It’s tough enough being a leader in the church, given the high expectations folks have for you, but it’s twice as hard if you try to do it without solid outside care and support. Guidance is a wonderful and gracious word, full of empathy and unselfish attention, and we all need some of it! A mentor, coach, or seeing-eye friend can transform a difficult experience into an exhilarating and positive adventure. Conversely, going it alone can spell unintended disaster!
Here are three reasons why acquiring a strong mentor might be the best decision you ever make. Only extreme narcissism (not pretty!) would cause someone to go it alone.
Objectivity
We all believe at some level that we know ourselves pretty well–that we are aware of all our little quirks and mannerisms. It just ain’t so! Borrowing from 1 Corinthians 13, we tend to know ourselves as “through a glass, darkly” at best. If we believe we are objective about our own stuff, we may be ignorantly defeating the potential for real change and purposeful modification of our weaknesses.

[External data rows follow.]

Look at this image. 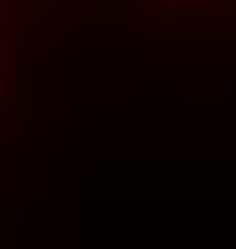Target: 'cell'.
Returning <instances> with one entry per match:
<instances>
[{
    "label": "cell",
    "instance_id": "1",
    "mask_svg": "<svg viewBox=\"0 0 236 249\" xmlns=\"http://www.w3.org/2000/svg\"><path fill=\"white\" fill-rule=\"evenodd\" d=\"M62 19V0H37V31H56Z\"/></svg>",
    "mask_w": 236,
    "mask_h": 249
},
{
    "label": "cell",
    "instance_id": "2",
    "mask_svg": "<svg viewBox=\"0 0 236 249\" xmlns=\"http://www.w3.org/2000/svg\"><path fill=\"white\" fill-rule=\"evenodd\" d=\"M0 44H6V6H0Z\"/></svg>",
    "mask_w": 236,
    "mask_h": 249
}]
</instances>
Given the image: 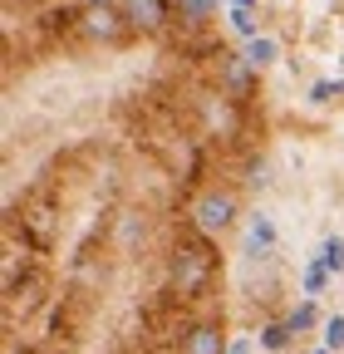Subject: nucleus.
I'll return each mask as SVG.
<instances>
[{
    "label": "nucleus",
    "mask_w": 344,
    "mask_h": 354,
    "mask_svg": "<svg viewBox=\"0 0 344 354\" xmlns=\"http://www.w3.org/2000/svg\"><path fill=\"white\" fill-rule=\"evenodd\" d=\"M222 276V256H217V241H211L207 232H178V241H172L167 251V295H178L182 305L202 300L211 290V281Z\"/></svg>",
    "instance_id": "obj_1"
},
{
    "label": "nucleus",
    "mask_w": 344,
    "mask_h": 354,
    "mask_svg": "<svg viewBox=\"0 0 344 354\" xmlns=\"http://www.w3.org/2000/svg\"><path fill=\"white\" fill-rule=\"evenodd\" d=\"M74 30L84 44H123L133 35V20H128L123 6H108V0H89L79 15H74Z\"/></svg>",
    "instance_id": "obj_2"
},
{
    "label": "nucleus",
    "mask_w": 344,
    "mask_h": 354,
    "mask_svg": "<svg viewBox=\"0 0 344 354\" xmlns=\"http://www.w3.org/2000/svg\"><path fill=\"white\" fill-rule=\"evenodd\" d=\"M192 227L197 232H207V236H222V232H231L236 227V197L231 192H202L197 202H192Z\"/></svg>",
    "instance_id": "obj_3"
},
{
    "label": "nucleus",
    "mask_w": 344,
    "mask_h": 354,
    "mask_svg": "<svg viewBox=\"0 0 344 354\" xmlns=\"http://www.w3.org/2000/svg\"><path fill=\"white\" fill-rule=\"evenodd\" d=\"M256 74H261V69H256L246 55H222V94L227 99H236V104H246L251 94H256Z\"/></svg>",
    "instance_id": "obj_4"
},
{
    "label": "nucleus",
    "mask_w": 344,
    "mask_h": 354,
    "mask_svg": "<svg viewBox=\"0 0 344 354\" xmlns=\"http://www.w3.org/2000/svg\"><path fill=\"white\" fill-rule=\"evenodd\" d=\"M20 232H25V241L35 246V251H50L55 246V207L50 202H30L25 212H20Z\"/></svg>",
    "instance_id": "obj_5"
},
{
    "label": "nucleus",
    "mask_w": 344,
    "mask_h": 354,
    "mask_svg": "<svg viewBox=\"0 0 344 354\" xmlns=\"http://www.w3.org/2000/svg\"><path fill=\"white\" fill-rule=\"evenodd\" d=\"M123 10L138 35H162L172 20V0H123Z\"/></svg>",
    "instance_id": "obj_6"
},
{
    "label": "nucleus",
    "mask_w": 344,
    "mask_h": 354,
    "mask_svg": "<svg viewBox=\"0 0 344 354\" xmlns=\"http://www.w3.org/2000/svg\"><path fill=\"white\" fill-rule=\"evenodd\" d=\"M231 344H227V335H222V325L217 320H197V325H187V335H182V354H227Z\"/></svg>",
    "instance_id": "obj_7"
},
{
    "label": "nucleus",
    "mask_w": 344,
    "mask_h": 354,
    "mask_svg": "<svg viewBox=\"0 0 344 354\" xmlns=\"http://www.w3.org/2000/svg\"><path fill=\"white\" fill-rule=\"evenodd\" d=\"M276 221L266 216V212H256V216H246V256L251 261H266L271 251H276Z\"/></svg>",
    "instance_id": "obj_8"
},
{
    "label": "nucleus",
    "mask_w": 344,
    "mask_h": 354,
    "mask_svg": "<svg viewBox=\"0 0 344 354\" xmlns=\"http://www.w3.org/2000/svg\"><path fill=\"white\" fill-rule=\"evenodd\" d=\"M25 276H30V256H25V246H15V241L6 236V261H0V286H6V295H10Z\"/></svg>",
    "instance_id": "obj_9"
},
{
    "label": "nucleus",
    "mask_w": 344,
    "mask_h": 354,
    "mask_svg": "<svg viewBox=\"0 0 344 354\" xmlns=\"http://www.w3.org/2000/svg\"><path fill=\"white\" fill-rule=\"evenodd\" d=\"M246 59H251L256 69H266V64L280 59V44H276L271 35H251V39H246Z\"/></svg>",
    "instance_id": "obj_10"
},
{
    "label": "nucleus",
    "mask_w": 344,
    "mask_h": 354,
    "mask_svg": "<svg viewBox=\"0 0 344 354\" xmlns=\"http://www.w3.org/2000/svg\"><path fill=\"white\" fill-rule=\"evenodd\" d=\"M315 261H325L329 276H339V271H344V236H325L320 251H315Z\"/></svg>",
    "instance_id": "obj_11"
},
{
    "label": "nucleus",
    "mask_w": 344,
    "mask_h": 354,
    "mask_svg": "<svg viewBox=\"0 0 344 354\" xmlns=\"http://www.w3.org/2000/svg\"><path fill=\"white\" fill-rule=\"evenodd\" d=\"M325 286H329V266L325 261H310L305 266V295H320Z\"/></svg>",
    "instance_id": "obj_12"
},
{
    "label": "nucleus",
    "mask_w": 344,
    "mask_h": 354,
    "mask_svg": "<svg viewBox=\"0 0 344 354\" xmlns=\"http://www.w3.org/2000/svg\"><path fill=\"white\" fill-rule=\"evenodd\" d=\"M320 330H325V349H344V315H329Z\"/></svg>",
    "instance_id": "obj_13"
},
{
    "label": "nucleus",
    "mask_w": 344,
    "mask_h": 354,
    "mask_svg": "<svg viewBox=\"0 0 344 354\" xmlns=\"http://www.w3.org/2000/svg\"><path fill=\"white\" fill-rule=\"evenodd\" d=\"M315 320H320V315H315V305L305 300V305H295V310H290V320H285V325H290V330H310Z\"/></svg>",
    "instance_id": "obj_14"
},
{
    "label": "nucleus",
    "mask_w": 344,
    "mask_h": 354,
    "mask_svg": "<svg viewBox=\"0 0 344 354\" xmlns=\"http://www.w3.org/2000/svg\"><path fill=\"white\" fill-rule=\"evenodd\" d=\"M231 25H236L246 39L256 35V20H251V6H246V0H236V6H231Z\"/></svg>",
    "instance_id": "obj_15"
},
{
    "label": "nucleus",
    "mask_w": 344,
    "mask_h": 354,
    "mask_svg": "<svg viewBox=\"0 0 344 354\" xmlns=\"http://www.w3.org/2000/svg\"><path fill=\"white\" fill-rule=\"evenodd\" d=\"M290 335H295L290 325H266V330H261V344H266V349H285Z\"/></svg>",
    "instance_id": "obj_16"
},
{
    "label": "nucleus",
    "mask_w": 344,
    "mask_h": 354,
    "mask_svg": "<svg viewBox=\"0 0 344 354\" xmlns=\"http://www.w3.org/2000/svg\"><path fill=\"white\" fill-rule=\"evenodd\" d=\"M178 10H182V15H192V25H202V20L211 15V6H207V0H178Z\"/></svg>",
    "instance_id": "obj_17"
},
{
    "label": "nucleus",
    "mask_w": 344,
    "mask_h": 354,
    "mask_svg": "<svg viewBox=\"0 0 344 354\" xmlns=\"http://www.w3.org/2000/svg\"><path fill=\"white\" fill-rule=\"evenodd\" d=\"M329 94H334V84H315V88H310V99H315V104H329Z\"/></svg>",
    "instance_id": "obj_18"
},
{
    "label": "nucleus",
    "mask_w": 344,
    "mask_h": 354,
    "mask_svg": "<svg viewBox=\"0 0 344 354\" xmlns=\"http://www.w3.org/2000/svg\"><path fill=\"white\" fill-rule=\"evenodd\" d=\"M227 354H251V339H231V349Z\"/></svg>",
    "instance_id": "obj_19"
},
{
    "label": "nucleus",
    "mask_w": 344,
    "mask_h": 354,
    "mask_svg": "<svg viewBox=\"0 0 344 354\" xmlns=\"http://www.w3.org/2000/svg\"><path fill=\"white\" fill-rule=\"evenodd\" d=\"M315 354H329V349H315Z\"/></svg>",
    "instance_id": "obj_20"
}]
</instances>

From the beginning of my career in church worship ministry, I always had a go-to person for wise counsel. Sometimes that person was a pastor, sometimes my wife, but always it was someone who cared about me and wanted me to prosper and succeed. One of my mentors is a friend of some 30 years who for some of that time was a colleague at a church where I served. Ralph is exactly 20 years my senior and I love him like a brother, father, and friend.
He once gave me a day old doughnut and cold coffee as I sat across from him at his desk. He said, “You need some ‘communion peace’ and so we are going to have that right now.” As he served the “elements” to me I began to cloud up, mostly because I had never felt so known or loved. I’ll never forget it.
When I moved some distance from him, I said that I didn’t know what I was going to do without him. “Well,” he said, “If I mean so much to you, I guess you’re just going to have to be me wherever God takes you.”
It was in that one moment that I understood the importance of having a mentor and being a mentor. In a techno world we all need the touch of another.
Street Smarts
The best kind of mentors have wounds, and some of them are whoppers! A mentor who is perfect (or who pretends to be perfect) is almost of no use to you. After all, it’s not what people know that’s important–it’s what they’ve learned. When selecting an objective mentor or coach, what you need is not knowledge but his or her experience. Knowledge you can acquire from a book, but experience can only be gained from those who have grieved their own failures and shortcomings. We all need to hear from these people. They save us from steep learning curves and “stinkin’ thinkin,” as AA folks would say. Deep trench experience is always better than head smarts when moving forward with your own life. For one thing, it will give you the gift of forgiving yourself when you fall short of your own expectations!
Confirmation
Will Rogers use to say that he had never met a man he didn’t like. I think we can be reasonably sure that Mr. Rogers was a serious affirmer! Affirmation is the single greatest gift to others we can give in life. Affirmation and confirmation are closely tied. Confirmation, from its Latin root, means to make firm. When we come across broken people, our primary duty is to stabilize them–to do emotional triage, if you will–in order to bring them back to life. I’m not talking about trying to solve their problem or save them, because that rarely works and is not necessarily appropriate. No, I’m referring to the ability to affirm the thing that seems to be strongest in that person, helping them to get centered and retrieve a more confident outlook. Good mentors know how to do this! They don’t save–they encourage!